What needs to be done ▸ Count the lines in the material below that include the string "length", treating uppercase and lowercase as different. Give only the number.

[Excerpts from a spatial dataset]
**********
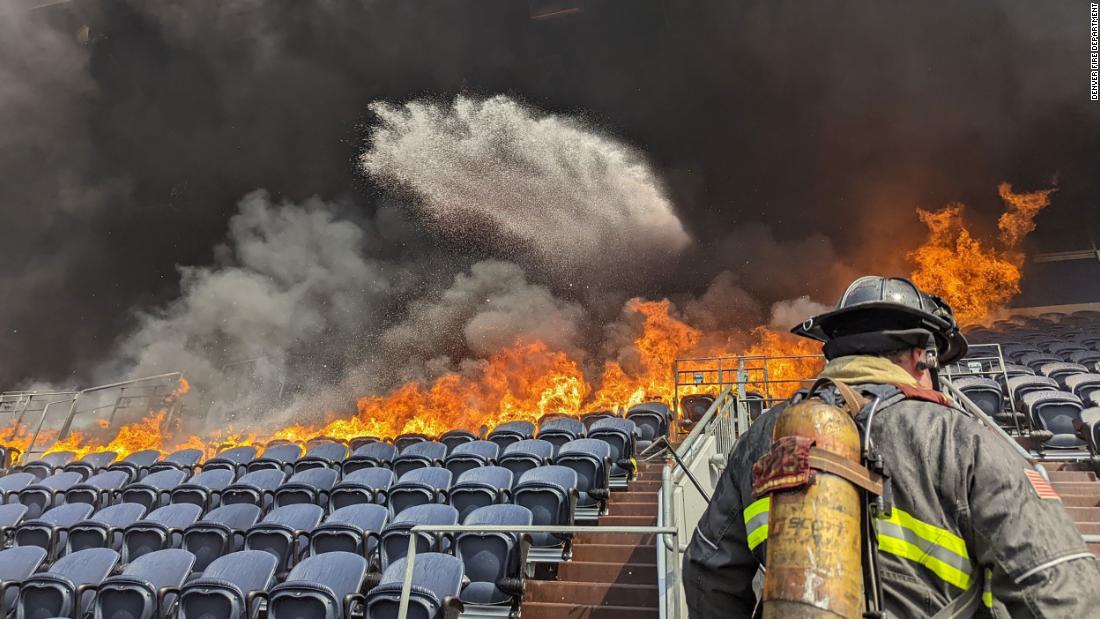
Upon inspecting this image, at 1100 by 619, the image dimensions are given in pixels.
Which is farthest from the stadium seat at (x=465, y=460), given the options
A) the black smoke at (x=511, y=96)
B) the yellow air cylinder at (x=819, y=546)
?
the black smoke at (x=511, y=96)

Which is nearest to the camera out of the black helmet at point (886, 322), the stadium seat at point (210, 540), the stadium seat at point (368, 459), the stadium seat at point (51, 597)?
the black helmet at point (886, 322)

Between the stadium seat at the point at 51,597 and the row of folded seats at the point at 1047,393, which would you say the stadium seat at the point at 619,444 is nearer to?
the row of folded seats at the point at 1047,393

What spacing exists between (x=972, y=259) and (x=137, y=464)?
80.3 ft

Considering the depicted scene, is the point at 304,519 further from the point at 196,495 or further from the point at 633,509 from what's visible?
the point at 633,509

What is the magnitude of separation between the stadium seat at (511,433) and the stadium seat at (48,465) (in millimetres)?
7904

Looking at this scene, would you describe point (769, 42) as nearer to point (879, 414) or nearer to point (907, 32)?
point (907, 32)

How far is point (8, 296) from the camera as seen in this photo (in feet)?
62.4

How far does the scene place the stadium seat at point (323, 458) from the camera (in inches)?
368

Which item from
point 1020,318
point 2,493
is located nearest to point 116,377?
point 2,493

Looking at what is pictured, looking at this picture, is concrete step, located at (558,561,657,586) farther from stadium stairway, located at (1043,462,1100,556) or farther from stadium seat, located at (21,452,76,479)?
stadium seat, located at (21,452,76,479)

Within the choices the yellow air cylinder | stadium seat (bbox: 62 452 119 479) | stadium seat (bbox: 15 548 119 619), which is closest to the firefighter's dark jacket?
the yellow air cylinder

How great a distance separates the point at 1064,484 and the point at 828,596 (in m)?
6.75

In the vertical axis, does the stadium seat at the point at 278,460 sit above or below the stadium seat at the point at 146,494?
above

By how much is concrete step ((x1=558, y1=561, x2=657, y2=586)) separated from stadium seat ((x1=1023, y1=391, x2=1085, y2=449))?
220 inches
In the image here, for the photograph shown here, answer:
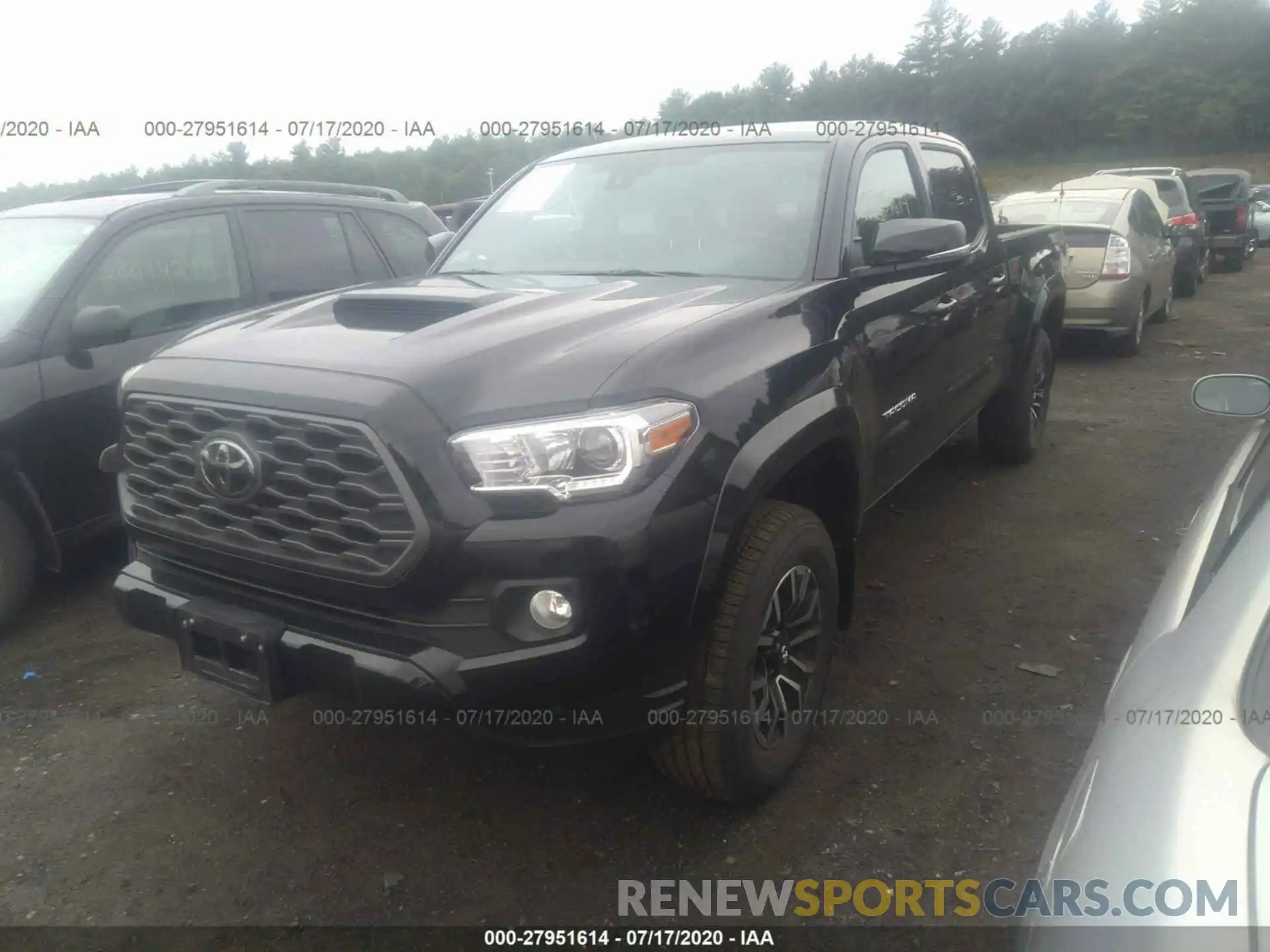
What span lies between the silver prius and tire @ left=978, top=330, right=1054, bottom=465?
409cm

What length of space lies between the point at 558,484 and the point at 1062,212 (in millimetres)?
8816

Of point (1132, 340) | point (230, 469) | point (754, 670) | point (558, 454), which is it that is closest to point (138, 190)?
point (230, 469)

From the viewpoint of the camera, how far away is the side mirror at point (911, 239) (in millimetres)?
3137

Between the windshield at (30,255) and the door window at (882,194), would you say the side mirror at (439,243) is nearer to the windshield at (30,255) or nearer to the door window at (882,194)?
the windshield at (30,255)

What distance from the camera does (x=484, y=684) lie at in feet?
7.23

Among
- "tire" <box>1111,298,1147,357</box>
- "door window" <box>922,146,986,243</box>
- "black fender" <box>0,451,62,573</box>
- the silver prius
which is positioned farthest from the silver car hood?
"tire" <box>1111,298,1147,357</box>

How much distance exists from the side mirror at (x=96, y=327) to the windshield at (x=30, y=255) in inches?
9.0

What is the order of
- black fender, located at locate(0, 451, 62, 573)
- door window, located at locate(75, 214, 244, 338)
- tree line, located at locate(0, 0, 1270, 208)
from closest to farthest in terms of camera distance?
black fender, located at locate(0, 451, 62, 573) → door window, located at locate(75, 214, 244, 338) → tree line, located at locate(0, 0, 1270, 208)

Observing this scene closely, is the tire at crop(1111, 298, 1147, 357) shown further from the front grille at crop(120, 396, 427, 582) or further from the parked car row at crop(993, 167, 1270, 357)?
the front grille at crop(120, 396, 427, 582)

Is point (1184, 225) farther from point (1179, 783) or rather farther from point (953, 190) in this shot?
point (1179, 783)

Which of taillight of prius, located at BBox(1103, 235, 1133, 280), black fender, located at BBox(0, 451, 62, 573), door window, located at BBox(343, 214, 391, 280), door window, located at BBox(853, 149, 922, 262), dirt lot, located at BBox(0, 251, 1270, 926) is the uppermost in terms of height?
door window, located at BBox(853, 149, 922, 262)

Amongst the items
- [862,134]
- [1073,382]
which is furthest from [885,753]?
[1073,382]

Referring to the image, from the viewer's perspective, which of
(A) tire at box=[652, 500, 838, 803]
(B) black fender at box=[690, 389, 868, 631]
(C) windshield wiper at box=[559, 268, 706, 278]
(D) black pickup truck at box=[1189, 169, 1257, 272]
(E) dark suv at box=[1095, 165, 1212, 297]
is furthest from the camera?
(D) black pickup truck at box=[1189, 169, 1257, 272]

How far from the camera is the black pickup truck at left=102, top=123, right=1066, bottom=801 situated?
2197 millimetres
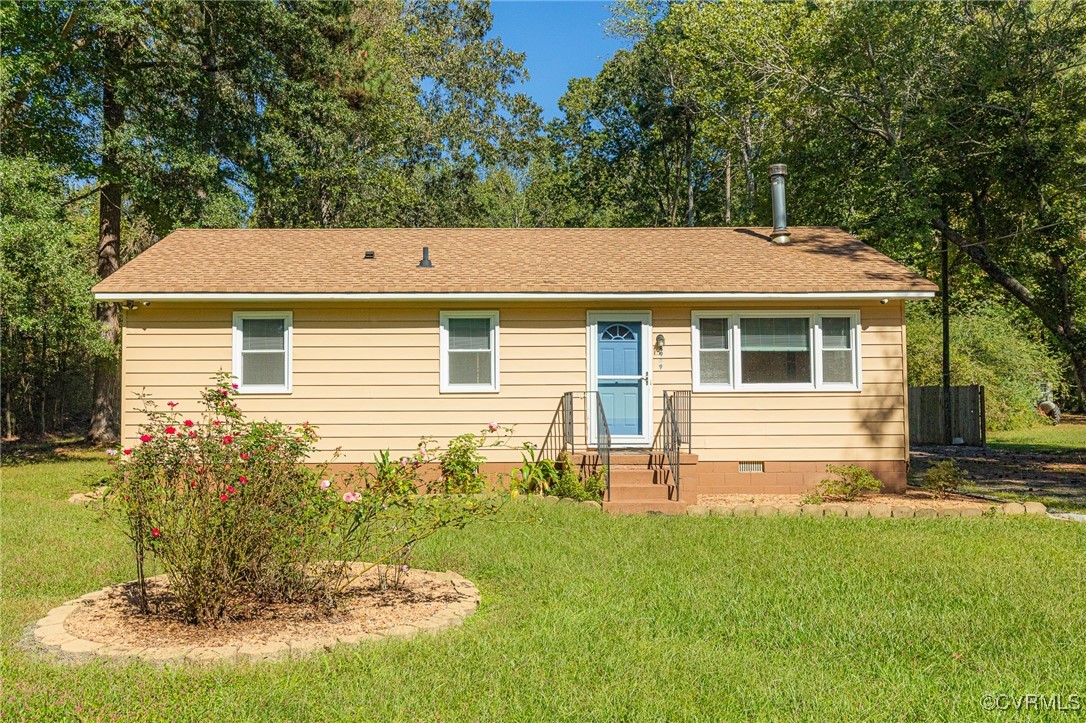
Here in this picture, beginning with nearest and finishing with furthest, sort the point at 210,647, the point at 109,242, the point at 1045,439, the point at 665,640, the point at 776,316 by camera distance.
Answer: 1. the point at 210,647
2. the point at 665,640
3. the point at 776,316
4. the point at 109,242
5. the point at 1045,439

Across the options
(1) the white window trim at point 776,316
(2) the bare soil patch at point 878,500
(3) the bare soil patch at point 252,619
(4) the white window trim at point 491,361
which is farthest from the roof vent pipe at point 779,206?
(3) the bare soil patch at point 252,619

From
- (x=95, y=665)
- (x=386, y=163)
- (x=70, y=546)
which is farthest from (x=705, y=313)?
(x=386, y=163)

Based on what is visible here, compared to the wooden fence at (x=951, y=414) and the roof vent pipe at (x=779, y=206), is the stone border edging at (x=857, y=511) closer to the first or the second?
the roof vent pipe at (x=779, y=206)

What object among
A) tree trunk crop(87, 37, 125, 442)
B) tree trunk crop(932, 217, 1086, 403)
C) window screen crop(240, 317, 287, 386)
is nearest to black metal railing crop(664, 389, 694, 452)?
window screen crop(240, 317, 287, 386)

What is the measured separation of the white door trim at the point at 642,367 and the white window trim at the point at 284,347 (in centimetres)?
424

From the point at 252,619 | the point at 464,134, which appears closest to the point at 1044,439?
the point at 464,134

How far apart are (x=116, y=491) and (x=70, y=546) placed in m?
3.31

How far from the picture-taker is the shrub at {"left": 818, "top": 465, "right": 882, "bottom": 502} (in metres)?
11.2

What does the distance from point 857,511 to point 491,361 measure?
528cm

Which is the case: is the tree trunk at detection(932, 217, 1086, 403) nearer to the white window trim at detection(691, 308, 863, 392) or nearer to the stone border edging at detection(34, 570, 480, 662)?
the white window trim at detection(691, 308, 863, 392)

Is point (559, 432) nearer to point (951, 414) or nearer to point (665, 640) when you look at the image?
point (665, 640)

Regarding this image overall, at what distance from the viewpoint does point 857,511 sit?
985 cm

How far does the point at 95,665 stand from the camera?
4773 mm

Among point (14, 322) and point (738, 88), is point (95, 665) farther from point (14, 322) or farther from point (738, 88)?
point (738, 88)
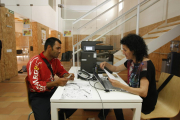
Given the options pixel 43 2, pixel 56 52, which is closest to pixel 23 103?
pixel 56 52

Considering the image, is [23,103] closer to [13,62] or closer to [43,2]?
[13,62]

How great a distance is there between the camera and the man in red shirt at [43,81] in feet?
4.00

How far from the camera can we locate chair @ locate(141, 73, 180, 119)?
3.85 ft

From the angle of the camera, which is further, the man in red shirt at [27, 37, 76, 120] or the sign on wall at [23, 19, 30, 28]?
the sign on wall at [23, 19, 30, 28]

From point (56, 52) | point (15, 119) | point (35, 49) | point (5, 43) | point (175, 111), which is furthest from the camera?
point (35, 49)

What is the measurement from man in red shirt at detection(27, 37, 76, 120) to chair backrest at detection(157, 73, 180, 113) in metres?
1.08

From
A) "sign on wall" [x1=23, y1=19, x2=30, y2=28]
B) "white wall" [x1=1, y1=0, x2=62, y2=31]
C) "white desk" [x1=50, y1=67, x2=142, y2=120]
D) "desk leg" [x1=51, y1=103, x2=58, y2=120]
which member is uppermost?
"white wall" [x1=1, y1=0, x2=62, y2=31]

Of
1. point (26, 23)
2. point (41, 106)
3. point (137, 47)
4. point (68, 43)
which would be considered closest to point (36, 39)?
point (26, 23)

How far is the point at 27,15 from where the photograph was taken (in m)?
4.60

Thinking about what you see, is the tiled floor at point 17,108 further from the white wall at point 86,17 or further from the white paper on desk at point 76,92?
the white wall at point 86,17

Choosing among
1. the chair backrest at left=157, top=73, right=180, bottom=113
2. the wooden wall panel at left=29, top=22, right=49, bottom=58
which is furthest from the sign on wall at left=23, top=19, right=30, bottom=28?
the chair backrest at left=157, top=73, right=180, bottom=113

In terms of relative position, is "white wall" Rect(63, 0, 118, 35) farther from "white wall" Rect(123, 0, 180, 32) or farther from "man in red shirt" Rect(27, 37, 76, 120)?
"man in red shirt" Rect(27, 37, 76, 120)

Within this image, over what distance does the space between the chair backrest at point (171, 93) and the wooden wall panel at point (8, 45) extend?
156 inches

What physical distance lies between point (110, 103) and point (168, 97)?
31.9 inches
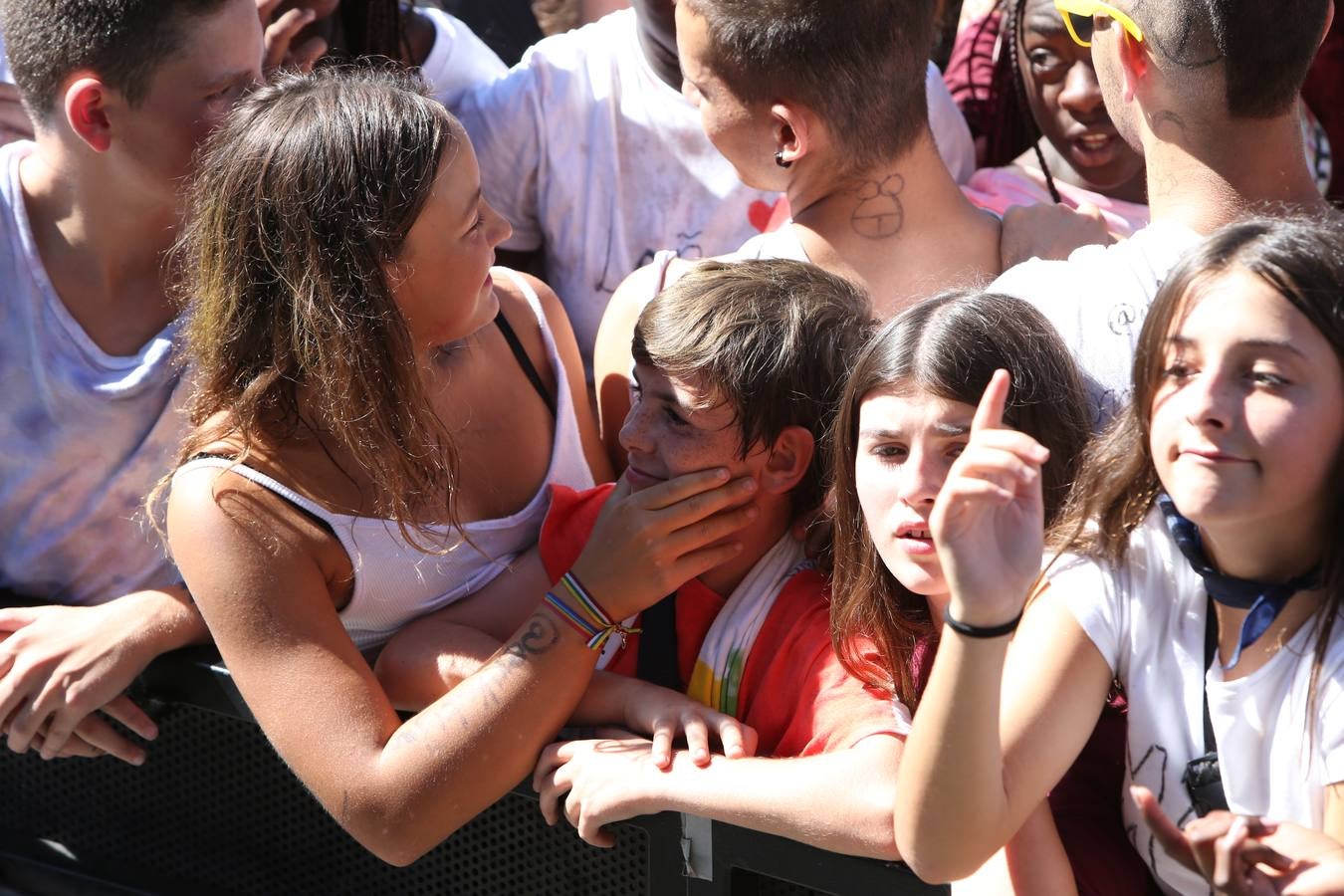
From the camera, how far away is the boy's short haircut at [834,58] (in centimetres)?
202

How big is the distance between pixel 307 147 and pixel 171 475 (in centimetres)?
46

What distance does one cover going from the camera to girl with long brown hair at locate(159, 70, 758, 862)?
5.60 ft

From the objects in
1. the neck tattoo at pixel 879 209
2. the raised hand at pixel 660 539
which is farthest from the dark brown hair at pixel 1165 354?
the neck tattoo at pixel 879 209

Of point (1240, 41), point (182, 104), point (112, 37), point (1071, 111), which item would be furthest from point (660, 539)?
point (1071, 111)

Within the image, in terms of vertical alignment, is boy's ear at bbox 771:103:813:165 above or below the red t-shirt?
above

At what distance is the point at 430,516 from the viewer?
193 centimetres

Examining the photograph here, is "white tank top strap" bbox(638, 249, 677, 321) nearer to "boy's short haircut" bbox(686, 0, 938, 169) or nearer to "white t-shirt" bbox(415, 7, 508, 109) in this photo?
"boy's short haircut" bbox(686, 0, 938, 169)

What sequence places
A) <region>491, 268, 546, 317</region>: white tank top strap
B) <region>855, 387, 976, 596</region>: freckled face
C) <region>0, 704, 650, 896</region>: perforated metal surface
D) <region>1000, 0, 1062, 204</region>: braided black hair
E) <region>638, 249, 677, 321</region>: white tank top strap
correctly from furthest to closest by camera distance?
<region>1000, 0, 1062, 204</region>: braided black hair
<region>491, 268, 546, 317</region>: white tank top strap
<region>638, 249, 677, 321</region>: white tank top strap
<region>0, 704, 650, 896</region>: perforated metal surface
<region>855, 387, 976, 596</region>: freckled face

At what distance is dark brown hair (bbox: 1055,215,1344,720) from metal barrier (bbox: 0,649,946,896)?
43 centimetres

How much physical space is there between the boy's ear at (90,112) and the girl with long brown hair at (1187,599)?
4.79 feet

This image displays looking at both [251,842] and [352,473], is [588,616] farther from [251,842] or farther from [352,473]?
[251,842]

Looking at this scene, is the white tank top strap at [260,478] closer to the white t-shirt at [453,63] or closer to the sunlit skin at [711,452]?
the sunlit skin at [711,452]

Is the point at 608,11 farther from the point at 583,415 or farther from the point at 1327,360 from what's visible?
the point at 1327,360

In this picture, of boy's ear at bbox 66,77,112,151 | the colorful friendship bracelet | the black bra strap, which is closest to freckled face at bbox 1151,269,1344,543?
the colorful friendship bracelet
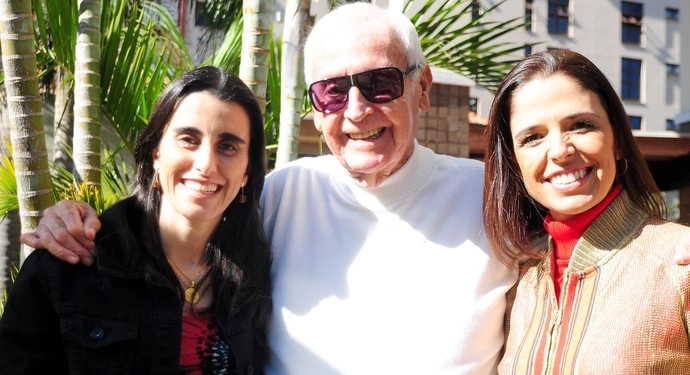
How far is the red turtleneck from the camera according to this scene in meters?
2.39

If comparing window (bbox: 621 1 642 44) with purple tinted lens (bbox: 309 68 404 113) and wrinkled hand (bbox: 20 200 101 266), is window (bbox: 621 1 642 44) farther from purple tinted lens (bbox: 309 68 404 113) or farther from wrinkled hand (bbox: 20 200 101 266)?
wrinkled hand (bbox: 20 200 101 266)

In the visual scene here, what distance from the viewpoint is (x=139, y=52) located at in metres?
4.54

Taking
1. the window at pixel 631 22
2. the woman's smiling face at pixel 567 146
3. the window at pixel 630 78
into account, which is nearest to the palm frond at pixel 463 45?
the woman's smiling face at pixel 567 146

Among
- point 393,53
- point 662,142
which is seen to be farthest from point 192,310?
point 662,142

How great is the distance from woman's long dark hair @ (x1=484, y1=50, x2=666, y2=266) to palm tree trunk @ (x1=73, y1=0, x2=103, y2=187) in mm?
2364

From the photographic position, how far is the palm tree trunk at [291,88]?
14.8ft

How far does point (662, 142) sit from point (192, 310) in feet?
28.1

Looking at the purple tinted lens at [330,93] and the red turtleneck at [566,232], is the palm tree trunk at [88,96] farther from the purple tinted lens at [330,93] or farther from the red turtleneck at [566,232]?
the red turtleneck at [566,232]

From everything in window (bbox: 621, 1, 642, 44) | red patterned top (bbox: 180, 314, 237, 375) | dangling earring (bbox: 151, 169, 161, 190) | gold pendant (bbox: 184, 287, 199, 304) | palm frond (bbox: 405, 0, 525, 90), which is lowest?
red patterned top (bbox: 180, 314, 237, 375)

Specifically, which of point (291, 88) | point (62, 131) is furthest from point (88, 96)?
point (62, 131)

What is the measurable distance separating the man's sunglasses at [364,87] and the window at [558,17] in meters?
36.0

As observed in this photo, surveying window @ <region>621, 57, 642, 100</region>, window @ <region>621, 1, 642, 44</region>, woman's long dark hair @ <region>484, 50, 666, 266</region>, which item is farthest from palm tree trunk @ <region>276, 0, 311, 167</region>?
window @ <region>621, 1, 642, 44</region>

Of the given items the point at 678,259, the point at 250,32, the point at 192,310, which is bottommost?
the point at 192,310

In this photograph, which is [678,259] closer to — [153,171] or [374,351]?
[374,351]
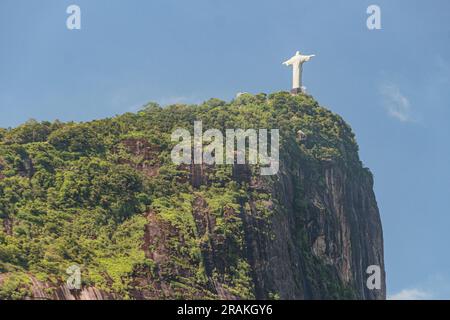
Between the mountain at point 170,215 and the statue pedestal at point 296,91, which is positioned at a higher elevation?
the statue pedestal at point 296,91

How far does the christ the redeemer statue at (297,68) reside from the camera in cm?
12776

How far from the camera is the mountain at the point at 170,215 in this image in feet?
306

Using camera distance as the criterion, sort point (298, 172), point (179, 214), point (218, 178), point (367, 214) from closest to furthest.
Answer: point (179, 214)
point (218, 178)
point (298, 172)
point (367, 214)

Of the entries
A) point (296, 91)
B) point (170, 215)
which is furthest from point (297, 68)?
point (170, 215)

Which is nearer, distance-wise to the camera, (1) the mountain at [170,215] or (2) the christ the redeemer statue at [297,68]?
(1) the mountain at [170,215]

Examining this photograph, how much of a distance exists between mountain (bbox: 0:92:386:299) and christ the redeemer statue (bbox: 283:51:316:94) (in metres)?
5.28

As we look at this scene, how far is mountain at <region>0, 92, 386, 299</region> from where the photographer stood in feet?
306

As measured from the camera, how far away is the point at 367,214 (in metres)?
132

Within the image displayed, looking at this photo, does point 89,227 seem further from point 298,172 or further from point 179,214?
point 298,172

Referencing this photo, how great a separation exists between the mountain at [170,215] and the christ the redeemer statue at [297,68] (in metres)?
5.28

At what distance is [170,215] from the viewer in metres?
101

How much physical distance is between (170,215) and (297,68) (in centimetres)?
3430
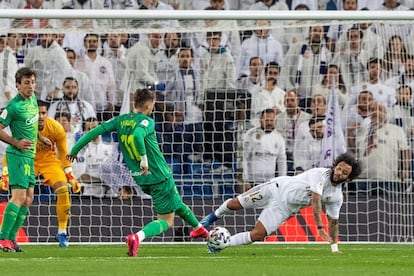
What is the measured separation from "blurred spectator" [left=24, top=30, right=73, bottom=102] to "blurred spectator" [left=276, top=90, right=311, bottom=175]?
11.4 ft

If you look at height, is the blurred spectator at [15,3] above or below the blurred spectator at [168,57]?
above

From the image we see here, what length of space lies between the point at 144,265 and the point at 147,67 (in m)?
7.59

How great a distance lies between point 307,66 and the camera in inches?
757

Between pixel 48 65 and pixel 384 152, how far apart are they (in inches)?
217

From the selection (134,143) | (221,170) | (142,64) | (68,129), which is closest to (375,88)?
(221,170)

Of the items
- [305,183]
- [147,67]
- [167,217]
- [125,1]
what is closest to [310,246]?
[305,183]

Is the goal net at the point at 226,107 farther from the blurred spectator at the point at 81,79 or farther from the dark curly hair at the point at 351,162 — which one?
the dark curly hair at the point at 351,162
**********
Solution to this task ▸ 2